● Task goal
Could you repeat, word for word, the lines between the line holding "Which item, selected from" and the line holding "When viewed in", inclusive, leaving out any pictures?

● The input
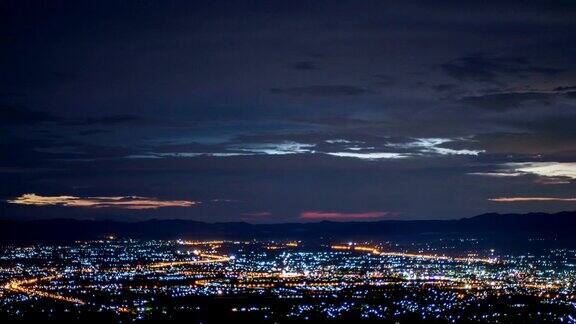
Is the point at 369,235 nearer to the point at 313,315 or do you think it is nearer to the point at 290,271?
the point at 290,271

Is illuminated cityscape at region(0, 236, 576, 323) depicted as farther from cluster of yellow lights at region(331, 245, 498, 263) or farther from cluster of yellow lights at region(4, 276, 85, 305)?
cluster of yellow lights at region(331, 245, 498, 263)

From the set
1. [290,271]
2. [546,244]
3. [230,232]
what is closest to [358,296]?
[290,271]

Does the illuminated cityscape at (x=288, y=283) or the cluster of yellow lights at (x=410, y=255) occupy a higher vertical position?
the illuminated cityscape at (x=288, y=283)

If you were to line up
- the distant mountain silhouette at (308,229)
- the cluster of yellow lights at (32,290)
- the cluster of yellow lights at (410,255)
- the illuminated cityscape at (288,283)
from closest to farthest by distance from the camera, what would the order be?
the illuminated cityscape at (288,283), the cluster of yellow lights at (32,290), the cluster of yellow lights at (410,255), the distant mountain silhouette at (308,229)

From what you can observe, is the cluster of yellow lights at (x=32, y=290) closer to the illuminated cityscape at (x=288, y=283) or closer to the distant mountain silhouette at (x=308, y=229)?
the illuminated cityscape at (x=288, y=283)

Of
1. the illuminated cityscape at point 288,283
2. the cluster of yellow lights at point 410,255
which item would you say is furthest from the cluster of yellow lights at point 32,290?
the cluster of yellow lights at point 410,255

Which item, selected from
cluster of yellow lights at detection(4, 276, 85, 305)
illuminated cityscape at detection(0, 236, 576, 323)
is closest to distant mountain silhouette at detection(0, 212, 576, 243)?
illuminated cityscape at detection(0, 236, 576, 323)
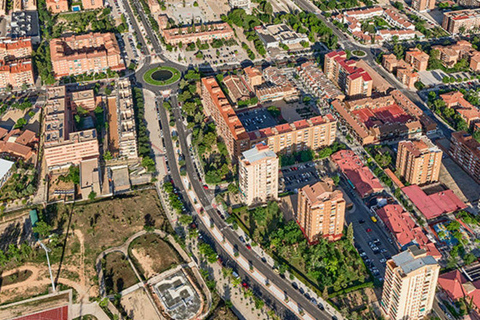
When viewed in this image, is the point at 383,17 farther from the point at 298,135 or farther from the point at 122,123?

--

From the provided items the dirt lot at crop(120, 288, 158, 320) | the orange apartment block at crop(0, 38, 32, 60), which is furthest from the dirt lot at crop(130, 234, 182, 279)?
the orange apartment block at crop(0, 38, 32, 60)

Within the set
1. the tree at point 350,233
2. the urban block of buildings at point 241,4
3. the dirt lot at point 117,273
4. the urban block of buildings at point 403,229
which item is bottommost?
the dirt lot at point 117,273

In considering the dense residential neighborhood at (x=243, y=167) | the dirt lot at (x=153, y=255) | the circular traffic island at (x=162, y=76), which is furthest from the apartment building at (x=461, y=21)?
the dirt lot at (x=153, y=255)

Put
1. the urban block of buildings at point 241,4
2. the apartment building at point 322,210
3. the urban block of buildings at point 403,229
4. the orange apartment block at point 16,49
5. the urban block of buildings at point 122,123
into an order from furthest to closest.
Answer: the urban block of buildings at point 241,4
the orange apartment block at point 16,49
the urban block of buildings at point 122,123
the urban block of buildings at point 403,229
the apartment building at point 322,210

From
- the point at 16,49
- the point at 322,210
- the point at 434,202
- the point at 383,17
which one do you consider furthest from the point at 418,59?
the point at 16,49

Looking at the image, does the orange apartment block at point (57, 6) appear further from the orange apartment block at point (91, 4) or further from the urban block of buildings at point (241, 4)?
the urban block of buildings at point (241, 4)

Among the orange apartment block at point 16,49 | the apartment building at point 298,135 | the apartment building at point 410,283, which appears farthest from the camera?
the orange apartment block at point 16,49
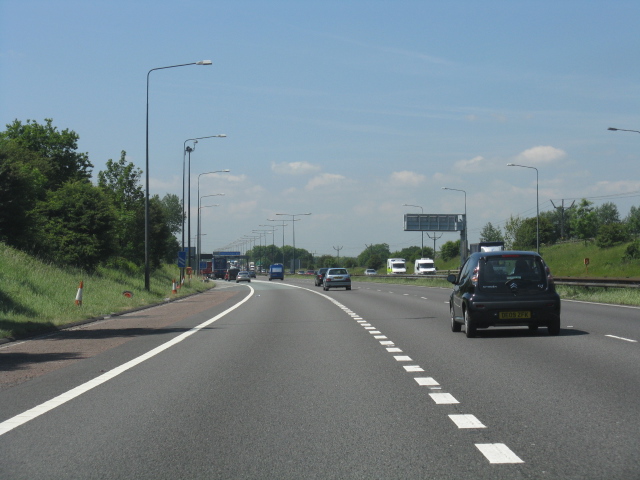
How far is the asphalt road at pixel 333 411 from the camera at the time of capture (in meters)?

● In response
Which item, selected from
cluster of yellow lights at detection(4, 276, 85, 305)
illuminated cityscape at detection(0, 236, 576, 323)
is closest to distant mountain silhouette at detection(0, 212, 576, 243)?
illuminated cityscape at detection(0, 236, 576, 323)
When viewed in this image, is the point at 383,17 farther from the point at 298,135 or farther from the point at 122,123?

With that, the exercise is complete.